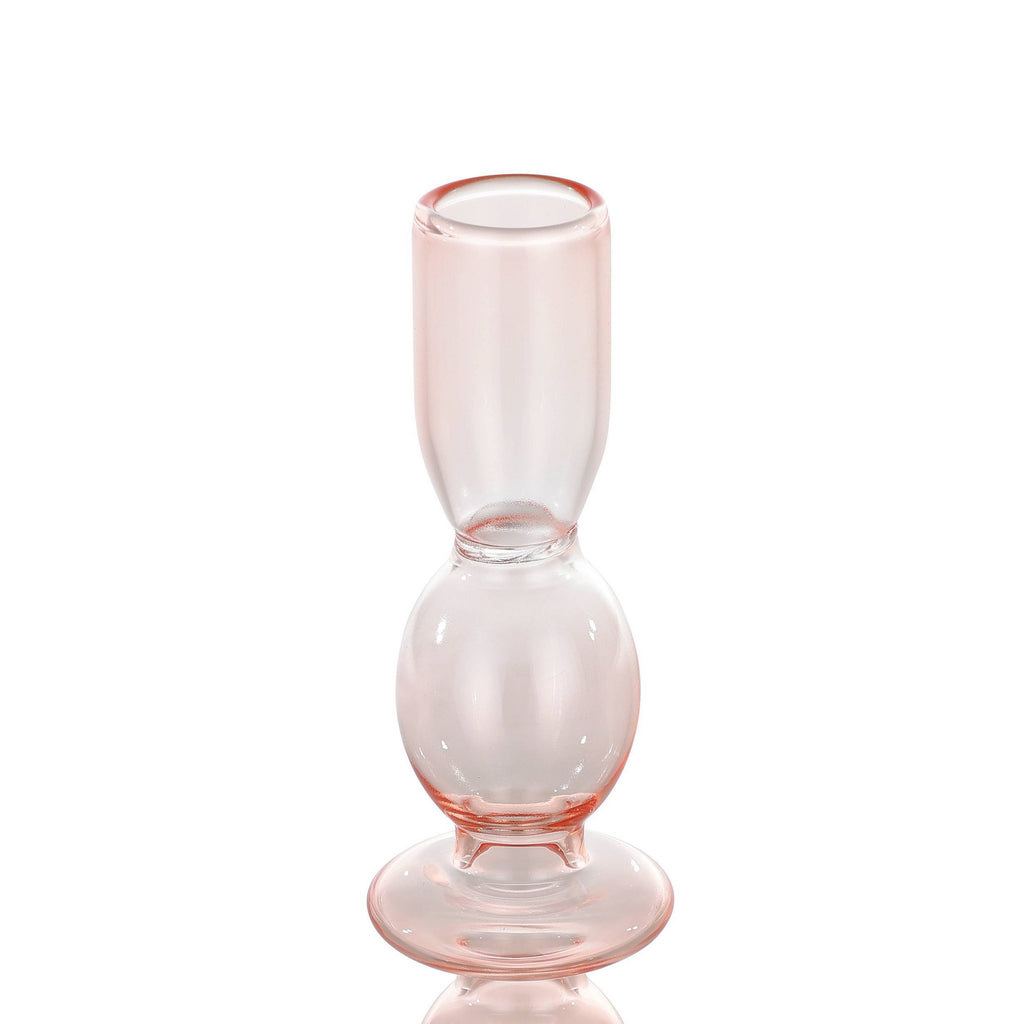 Candlestick Molume Roze 8x18cm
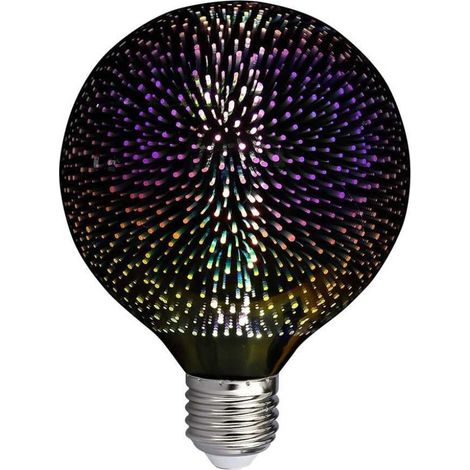 V-TAC VT-2223 Lampadina effetto 3D globo led 4W E27 G125 a filamento bianco caldo 3000K in vetro cromato - SKU 212706 (1/5)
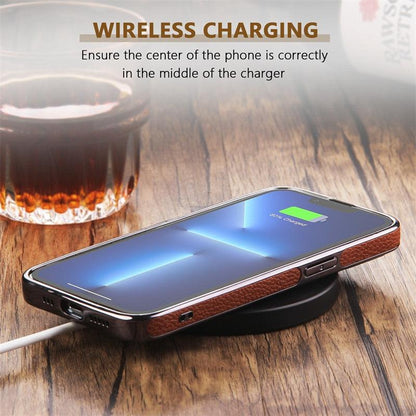 Textured Leather iPhone 14 Case – product view 20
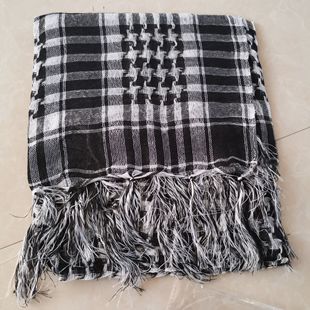 Polyester houndstooth square scarf Arabic square scarf tactical scarf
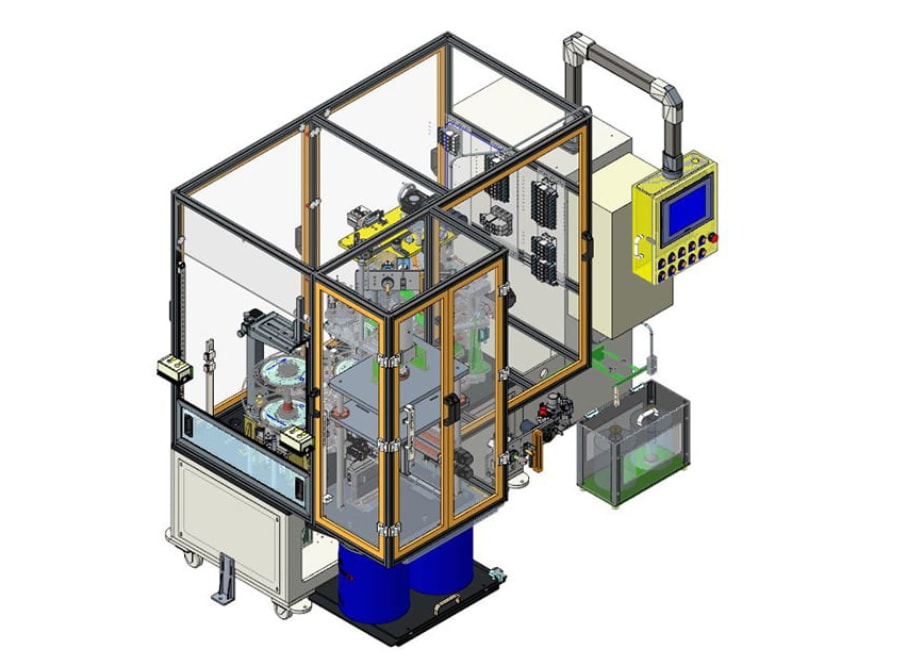 GMW L-2E AUTOMATIC DOUBLE END LACING MACHINE WITH QUADRAL STATIONS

→ **The task**
Copy out every line of the material above exactly, skipping the pictures.

→ **Task result**
 Candlestick Molume Roze 8x18cm
 V-TAC VT-2223 Lampadina effetto 3D globo led 4W E27 G125 a filamento bianco caldo 3000K in vetro cromato - SKU 212706 (1/5)
 Textured Leather iPhone 14 Case – product view 20
 Polyester houndstooth square scarf Arabic square scarf tactical scarf
 GMW L-2E AUTOMATIC DOUBLE END LACING MACHINE WITH QUADRAL STATIONS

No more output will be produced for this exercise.